Review by Karl Verhoven
In DC’s ‘New 52’ from 2011 eighty years of history was discarded. There was no Superman and Lois Lane, who were recast as friends in the same business lacking any romantic interest. This was in order to set up Superman with what might be considered a more logical relationship. After all, wouldn’t the most powerful man on the planet be attracted to the most powerful woman, never mind that she was also a paragon of beauty? And seeing as that relationship was set up, why not have a shared comic in which it could flourish? Smacks of short-term, marketing-led piffle, doesn’t it?
Think again. Power Couple is solidly entertaining superhero comics, which ranks the book well up the scale as far as DC’s generally lacklustre ‘New 52’ reboots go.
In the early chapters it’s established that there appears to be some leak in the Phantom Zone, resulting in Superman’s foes imprisoned in non-corporeal form manifesting on Earth in extremely savage fashion. That’s the problem. The characterisation backing it up is well-handled. For all their powers Superman and Wonder Woman both have a naivety about them, and combined with the uncertainty of a new relationship it makes for endearing reading. “It’s beautiful, and a little bit strange”, says Superman giving Wonder Woman an alien flower, “It made me think of you.” What a charmer.
Charles Soule also creates a tension by playing cleverly with the foreknowledge readers will have of General Zod. Although he’s new to this incarnation of Superman, most will be familiar with him as an out and out villain from films or previous appearances. Pages of Superman taking him at face value are overhung with an ominous inevitability.
Tony S. Daniel is now an old hand at illustrating such material in dynamic fashion, and while there are still often extraneous lines and oddly angular limbs, for the most part his Superman and Wonder Woman aren’t steroid-infused hulks, but lithe and powerful. When it comes to the viewpoints for the action sequences, though, he’s superb, maximising the impact with his well-conceived layouts.
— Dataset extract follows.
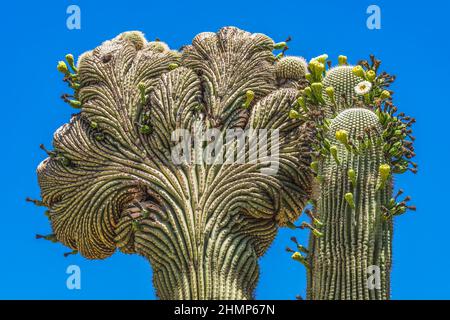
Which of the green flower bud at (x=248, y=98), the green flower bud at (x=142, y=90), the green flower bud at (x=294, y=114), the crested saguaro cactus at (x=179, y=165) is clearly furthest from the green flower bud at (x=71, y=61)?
the green flower bud at (x=294, y=114)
The final chapter features the assorted artistic hands of Paulo Siqueira, Eddy Barrows and Barry Kitson, each illustrating specific sequences, so the variety isn’t as intrusive as it might otherwise be. None, though, are as dynamic as Daniel. He’s back for the next book War and Peace.
There are a few problems, a core element of the story remaining unexplained for one, but that may be a resolution for the future as there’s still a major foe loose. Power Couple is far better than anyone really expected, and that’s a very promising start.